En deux ans de sanglante répression (massacre de Drogheda en sept. 1649), Oliver Cromwell* supprima toute velléité de résistance : un énorme transfert de terres, une spoliation générale suivirent.

La Restauration* ne changea pas grand-chose à cette situation. Avec Jacques II*, catholique, une nouvelle chance s’offrit aux Irlandais : le lord-député d’Irlande Richard Talbot (1630-1691), comte de Tyrconnel, ouvrit la plupart des emplois aux catholiques et leva une excellente armée dont les officiers étaient en général catholiques.

Aussi, lorsque après la « glorieuse Révolution » Jacques II eut quitté l’Angleterre, il revint de France en Irlande : c’est là qu’il livra contre Guillaume III* la bataille décisive de la Boyne (1er juill. 1690), où les troupes protestantes l’emportèrent. Tandis que Jacques II regagnait la France, les soldats irlandais, commandés par Patrick Sarsfield (v. 1650-1693), obtenaient en octobre 1691 une capitulation honorable par leur brillante défense de Limerick. Près de 7 000 officiers et soldats — dont beaucoup étaient les derniers représentants de l’aristocratie gaélique — quittèrent le pays et allèrent s’engager dans les troupes des princes européens (de Louis XIV, en particulier).

Ainsi se termina la dernière campagne de l’armée irlandaise. Faute d’élites, soit par suite des nombreux exils, soit surtout que les spoliations aient par trop réduit les couches dirigeantes d’origine irlandaise, les Irlandais étaient désormais incapables d’organiser une armée : seuls le brigandage et plus tard la guérilla leur restaient possibles. Le pays était maintenant complètement dominé par une aristocratie anglaise ou écossaise et, à côté des Irlandais, il existait une population protestante très importante.

• Le xviiie s. irlandais.

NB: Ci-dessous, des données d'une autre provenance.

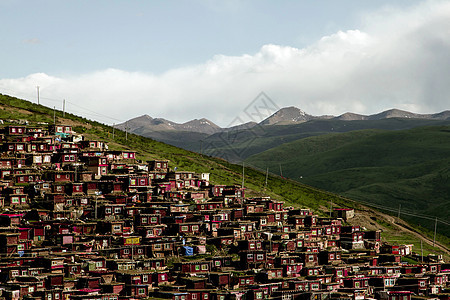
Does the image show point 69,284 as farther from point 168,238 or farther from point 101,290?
point 168,238

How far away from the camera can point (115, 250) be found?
74312 mm

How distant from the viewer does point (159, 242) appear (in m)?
77.0

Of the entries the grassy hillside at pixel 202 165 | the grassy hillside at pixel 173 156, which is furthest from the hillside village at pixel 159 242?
the grassy hillside at pixel 173 156

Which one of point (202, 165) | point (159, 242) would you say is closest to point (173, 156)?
point (202, 165)

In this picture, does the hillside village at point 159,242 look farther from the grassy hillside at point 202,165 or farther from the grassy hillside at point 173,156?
the grassy hillside at point 173,156

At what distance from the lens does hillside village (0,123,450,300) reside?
65.9 metres

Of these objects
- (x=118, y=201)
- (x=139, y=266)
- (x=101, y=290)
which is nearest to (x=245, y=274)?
(x=139, y=266)

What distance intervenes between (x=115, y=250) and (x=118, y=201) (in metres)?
12.8

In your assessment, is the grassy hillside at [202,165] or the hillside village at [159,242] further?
the grassy hillside at [202,165]

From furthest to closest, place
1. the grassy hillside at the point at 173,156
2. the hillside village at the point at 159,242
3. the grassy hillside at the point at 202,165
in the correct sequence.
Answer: the grassy hillside at the point at 173,156
the grassy hillside at the point at 202,165
the hillside village at the point at 159,242

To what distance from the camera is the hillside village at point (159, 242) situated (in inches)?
2596

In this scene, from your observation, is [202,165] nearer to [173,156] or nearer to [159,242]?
[173,156]

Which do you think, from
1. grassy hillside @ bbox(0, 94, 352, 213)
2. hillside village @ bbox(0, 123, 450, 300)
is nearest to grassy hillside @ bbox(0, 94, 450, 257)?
grassy hillside @ bbox(0, 94, 352, 213)

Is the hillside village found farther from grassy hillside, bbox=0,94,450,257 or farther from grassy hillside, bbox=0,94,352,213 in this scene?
grassy hillside, bbox=0,94,352,213
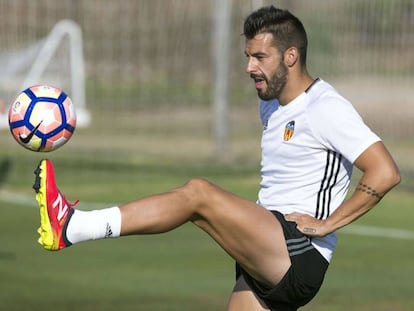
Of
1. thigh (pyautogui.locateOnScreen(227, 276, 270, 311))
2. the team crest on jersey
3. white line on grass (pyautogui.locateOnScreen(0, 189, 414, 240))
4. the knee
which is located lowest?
white line on grass (pyautogui.locateOnScreen(0, 189, 414, 240))

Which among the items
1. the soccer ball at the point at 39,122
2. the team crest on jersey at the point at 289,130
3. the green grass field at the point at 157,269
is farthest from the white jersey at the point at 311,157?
the green grass field at the point at 157,269

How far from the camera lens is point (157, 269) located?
45.1 feet

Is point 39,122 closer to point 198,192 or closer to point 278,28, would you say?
point 198,192

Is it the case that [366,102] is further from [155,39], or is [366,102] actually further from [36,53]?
[36,53]

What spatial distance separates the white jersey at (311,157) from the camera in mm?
7789

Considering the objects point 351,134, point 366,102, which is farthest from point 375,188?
point 366,102

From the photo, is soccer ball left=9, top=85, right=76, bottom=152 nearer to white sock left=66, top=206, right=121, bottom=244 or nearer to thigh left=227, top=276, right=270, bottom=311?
white sock left=66, top=206, right=121, bottom=244

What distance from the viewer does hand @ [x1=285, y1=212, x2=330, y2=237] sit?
7.72 metres

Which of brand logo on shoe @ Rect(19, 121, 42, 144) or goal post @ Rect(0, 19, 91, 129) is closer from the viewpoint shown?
brand logo on shoe @ Rect(19, 121, 42, 144)

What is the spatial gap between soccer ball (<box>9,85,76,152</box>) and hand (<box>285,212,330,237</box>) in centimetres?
176

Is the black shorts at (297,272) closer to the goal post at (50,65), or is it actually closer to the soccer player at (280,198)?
the soccer player at (280,198)

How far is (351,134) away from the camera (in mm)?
7641

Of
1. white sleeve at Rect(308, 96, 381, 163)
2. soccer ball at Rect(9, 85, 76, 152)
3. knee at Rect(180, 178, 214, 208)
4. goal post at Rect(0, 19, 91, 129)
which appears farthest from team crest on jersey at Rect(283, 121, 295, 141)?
goal post at Rect(0, 19, 91, 129)

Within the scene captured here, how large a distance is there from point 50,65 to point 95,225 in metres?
15.1
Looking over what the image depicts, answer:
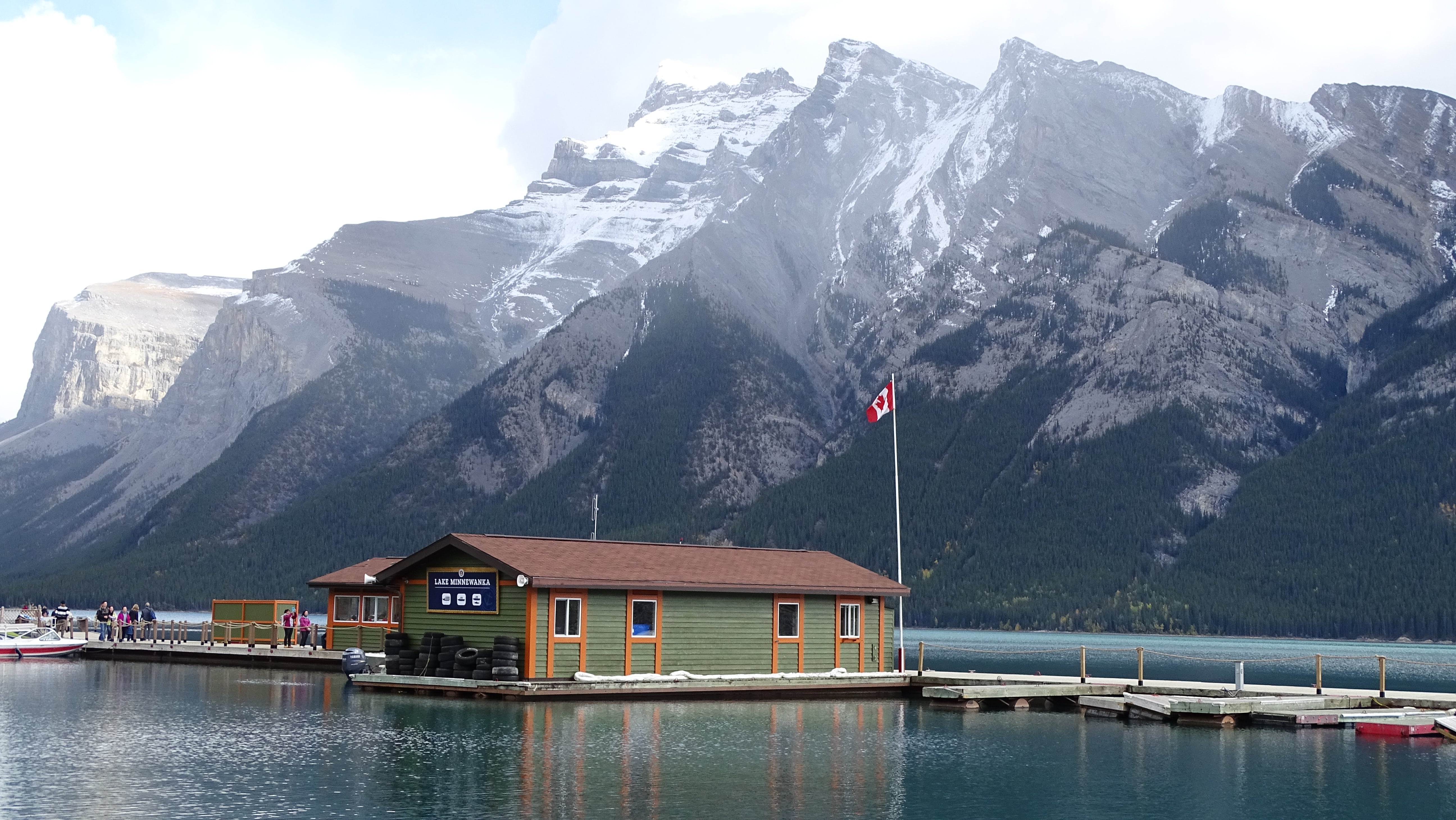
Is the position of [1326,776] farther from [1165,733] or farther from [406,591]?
[406,591]

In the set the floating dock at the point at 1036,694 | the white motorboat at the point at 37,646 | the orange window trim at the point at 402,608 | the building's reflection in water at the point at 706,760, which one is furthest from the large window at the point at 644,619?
the white motorboat at the point at 37,646

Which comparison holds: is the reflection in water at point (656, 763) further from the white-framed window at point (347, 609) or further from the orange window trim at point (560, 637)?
the white-framed window at point (347, 609)

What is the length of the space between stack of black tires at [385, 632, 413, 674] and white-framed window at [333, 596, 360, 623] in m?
14.2

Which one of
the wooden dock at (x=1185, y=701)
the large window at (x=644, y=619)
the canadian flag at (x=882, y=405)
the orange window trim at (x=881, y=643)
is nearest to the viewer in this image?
the wooden dock at (x=1185, y=701)

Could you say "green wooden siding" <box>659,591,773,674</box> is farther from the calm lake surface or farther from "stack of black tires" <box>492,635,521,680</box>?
"stack of black tires" <box>492,635,521,680</box>

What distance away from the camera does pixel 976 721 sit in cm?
5175

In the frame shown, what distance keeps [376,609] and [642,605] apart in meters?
19.6

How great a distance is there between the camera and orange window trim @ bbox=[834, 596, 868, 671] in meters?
62.0

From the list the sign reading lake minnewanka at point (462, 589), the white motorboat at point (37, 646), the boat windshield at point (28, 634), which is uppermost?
the sign reading lake minnewanka at point (462, 589)

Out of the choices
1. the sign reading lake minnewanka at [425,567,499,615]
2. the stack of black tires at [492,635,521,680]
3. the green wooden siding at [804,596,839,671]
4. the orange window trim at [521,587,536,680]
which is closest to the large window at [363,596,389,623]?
the sign reading lake minnewanka at [425,567,499,615]

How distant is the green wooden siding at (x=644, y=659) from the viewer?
5619cm

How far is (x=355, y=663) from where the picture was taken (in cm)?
6053

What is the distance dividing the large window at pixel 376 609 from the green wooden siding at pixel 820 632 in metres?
20.6

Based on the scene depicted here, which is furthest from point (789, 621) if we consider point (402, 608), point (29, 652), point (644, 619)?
point (29, 652)
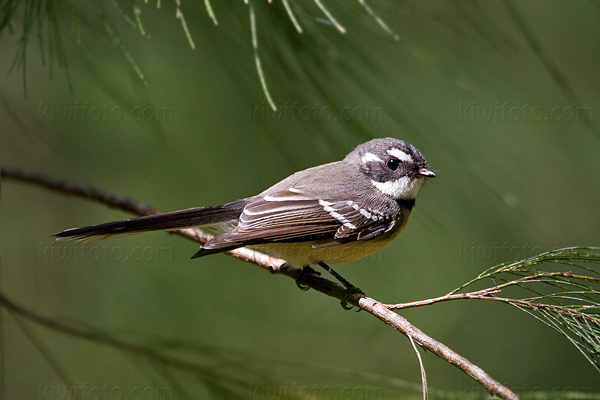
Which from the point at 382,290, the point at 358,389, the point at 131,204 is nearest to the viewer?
the point at 358,389

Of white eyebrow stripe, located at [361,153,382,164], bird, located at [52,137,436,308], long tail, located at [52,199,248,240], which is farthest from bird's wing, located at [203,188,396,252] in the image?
white eyebrow stripe, located at [361,153,382,164]

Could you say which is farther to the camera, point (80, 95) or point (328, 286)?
point (80, 95)

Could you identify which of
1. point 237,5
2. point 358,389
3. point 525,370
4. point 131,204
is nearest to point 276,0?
point 237,5

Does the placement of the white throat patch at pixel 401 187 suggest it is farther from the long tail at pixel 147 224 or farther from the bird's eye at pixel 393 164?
the long tail at pixel 147 224

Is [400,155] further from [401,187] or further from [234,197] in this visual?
[234,197]

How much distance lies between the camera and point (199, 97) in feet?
11.5

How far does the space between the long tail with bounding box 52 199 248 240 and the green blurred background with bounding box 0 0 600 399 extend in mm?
643

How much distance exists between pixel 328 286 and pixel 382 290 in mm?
1309

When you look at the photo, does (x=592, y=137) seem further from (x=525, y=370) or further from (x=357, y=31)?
(x=357, y=31)

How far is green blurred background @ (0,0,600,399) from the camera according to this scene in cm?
307

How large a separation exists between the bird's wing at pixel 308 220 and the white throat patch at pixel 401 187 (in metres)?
0.18

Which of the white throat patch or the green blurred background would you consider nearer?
the white throat patch

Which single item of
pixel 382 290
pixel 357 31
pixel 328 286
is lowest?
pixel 382 290

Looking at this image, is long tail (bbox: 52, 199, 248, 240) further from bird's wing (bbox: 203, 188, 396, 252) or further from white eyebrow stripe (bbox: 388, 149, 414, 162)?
white eyebrow stripe (bbox: 388, 149, 414, 162)
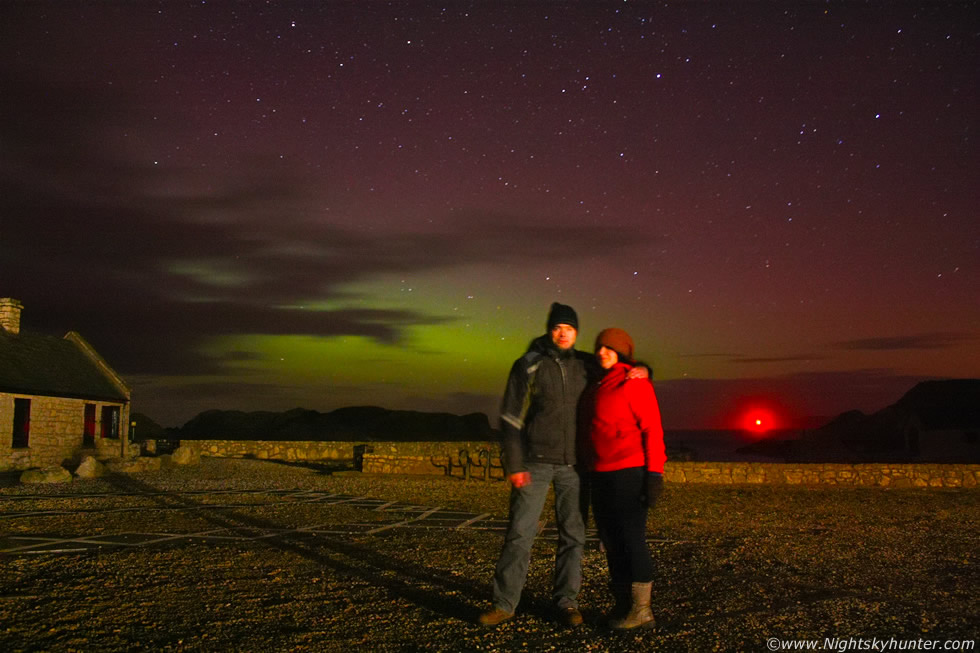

On aurait tort de croire que tout allait pour le mieux entre Londres et l’Irlande protestante ; il existait en effet deux causes de mécontentement profond. La première était d’ordre économique : aux yeux de l’Angleterre, l’Irlande n’avait qu’un statut colonial ; elle ne pouvait donc commercer directement avec les autres colonies anglaises et ne devait surtout pas concurrencer l’Angleterre elle-même. Des mesures furent prises pour limiter l’importation d’Irlande en Angleterre du bétail et des produits textiles : l’industrie naissante de l’Irlande fut ainsi ruinée par cette politique à courte vue, et avec elle la bourgeoisie protestante si dynamique qui en avait été la promotrice.

Le second grief était d’ordre politique, le Parlement de Dublin n’ayant en fait aucun pouvoir réel et étant encore plus affecté par la corruption que celui de Westminster.

Les protestants d’Irlande ressentaient d’autant plus cette double sujétion, politique et économique, qu’à Dublin et à Belfast il y avait une vie sociale et culturelle brillante. « Trinity College » (Dublin), fondé en 1591 par Élisabeth Ire et dont tous les étudiants étaient protestants, était une excellente université. Une remarquable intelligentsia était capable de donner aux doléances irlandaises un écho maximal : les pamphlets de Jonathan Swift* en témoignent.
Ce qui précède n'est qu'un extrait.